In this parish of Kea on the open downs, by the highway or street, are situate the four burrows, i. e. the four sepulchres, tumuli, or graves, after the British-Roman manner, to put those travellers that passed by in mind of mortality and death; one of them is called Burrow Bel-les, i. e. the far off, remote, broad or large burrow or sepulchre, (viz. on the confines of this parish) and suitable to its other names it is one of the broadest or largest burrows in those parts; into which some tinners, temp. William III. in hopes of finding money, pierced a hole or adit into the centre thereof, where, though they missed their expectations they found in the same two of the broadest and flat moor-stones as a cover, supported by three perpendicular stones of suitable strength or bigness, that they had seen in the adjacent country. In the vacant space, vault, or arch under those stones, they found decayed or broken pieces of the urn or ossilegium, and about a gallon of black matter and ashes, which doubtless was the gleanings or remains of that once famous human creature, before the fifth century interred here, with many thousands others, doubtless of less degree in the contiguous lands thereof, who had not money to raise such troublesome, laborious, and costly funeral monuments as those four burrows were, and still are.
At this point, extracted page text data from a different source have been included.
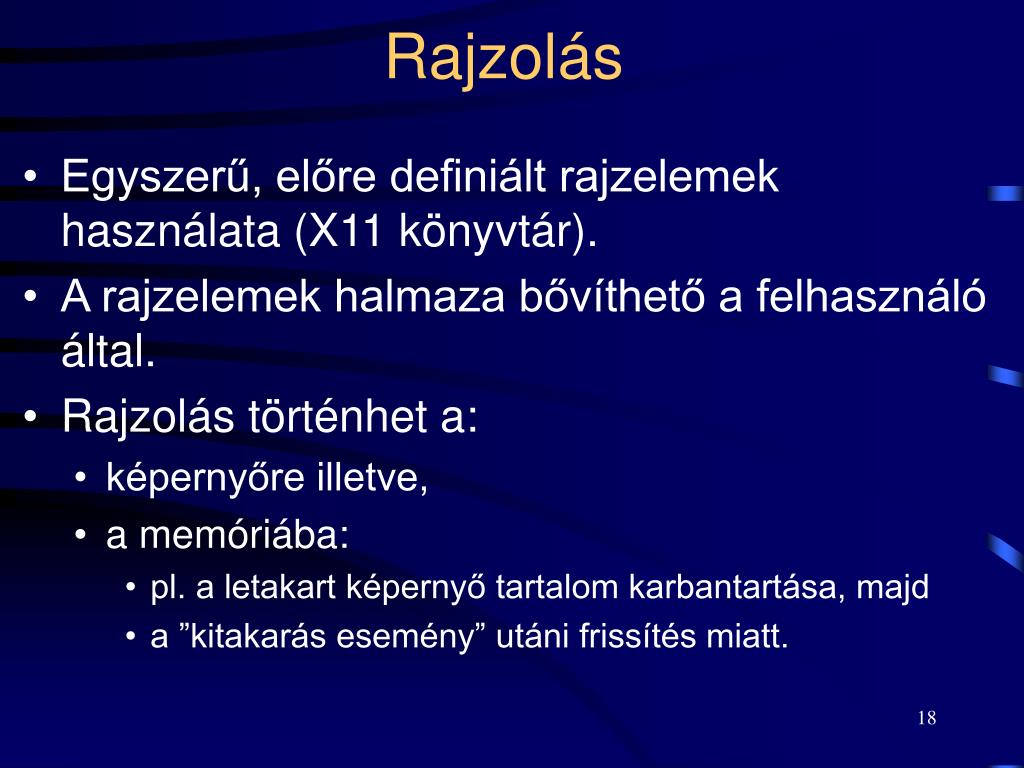 Rajzolás

• Egyszerű, előre definiált rajzelemek használata (X11 könyvtár).
• A rajzelemek halmaza bővíthető a felhasználó által.
• Rajzolás történhet a:
  • képernyőre illetve,
  • a memóriába:
    • pl. a letakart képernyő tartalom karbantartása, majd
    • a ”kitakarás esemény” utáni frissítés miatt.

18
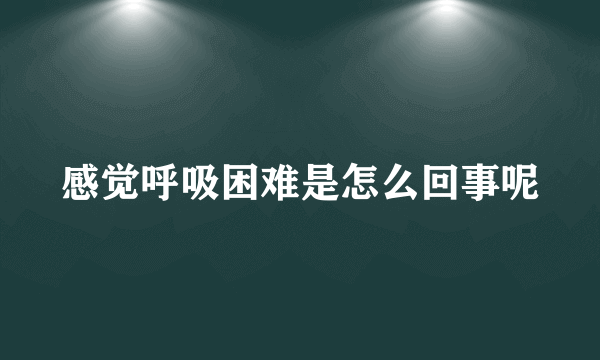 感觉呼吸困难是怎么回事呢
Cur-Lyghon in this parish is now transnominated to Carlyon; and here for many descents lived the family from thence denominated Curlyghon, who were gentlemen of considerable fame, lands, and revenues in those parts, as appeared to me from several old Latin deeds, some bearing

date 6 Henry V. (see Truro); from whence it came by marriage, descent, or purchase to Burleigh, and from him to Hawes, as I was informed.

TONKIN.

I take the name to be a corruption of Caius; and that St. Caius, Pope and kinsman to the Emperor Dioclesian, who suffered martyrdom under the said Emperor in 296, is the tutelar patron of this church, which is a daughter to Kenwyn, and passes in the same presentation, being valued with it in the King’s Books at 16l. The patronage in the Bishop of Exeter. The incumbent Mr. Mitchell, the oldest clergyman now living in this county; who though aged, and his churches three miles apart from each other, regularly serves them both every Sunday; he is since dead, in 1731, and has been succeeded by the Reverend Walter Borlase, LL.D. and vicar of Maddern.

In this parish lies the extensive manor of Blanchland, latinized into Albalonda. This manor gave name to a considerable family, in which it continued for many descents. The last of them, Otho de Albalonda, had only one daughter and heir, Johanna, married in his lifetime to John Boscawen, of Tregothnon, in the 31st year of Edward III. and carried this rich inheritance into that family; in which it hath ever since continued, to their very great advantage, having within these fifty years brought them more money for copper than almost all the other mines in the county together, if the last twenty years are excepted, during which time great discoveries have been made in various other places. Neither are the wastrels of this manor destitute of good mines of tin; one of which, called the White Works, occasioned a law-suit between Mr. John Mayo, of Truro, owner of the tin bounds thereon, and Mr. Hugh Boscawen, lord of the soil, towards the latter end of the reign of Charles the Second.

Mr. Mayo claimed the farm or toll of the copper-ore,

as well as of the tin, in right of his bounds; but the suit was very justly determined in favour of Mr. Boscawen, as Lord of the Soil, for that the right of the tin as bounder was only by the custom of the Stannaries, and that no such custom could be pleaded for copper ore.

This one suit put an end to all disputes between the lords of the soil and the bounders, which otherwise would have been endless, and very much to the discouragement of copper mines; and there have not been wanting some designing people of late, who made application to King George II. then Prince of Wales, falsely representing that much tin ore was carried into Wales with the copper ore, and there separated from the copper, to his great loss of duties.

Guddern. This place hath been for several generations the seat, on lease from the family of Boscawen, of the Bowdens; perhaps ever since the Albalonda’s time, although they were possessed of fair estates in fee elsewhere.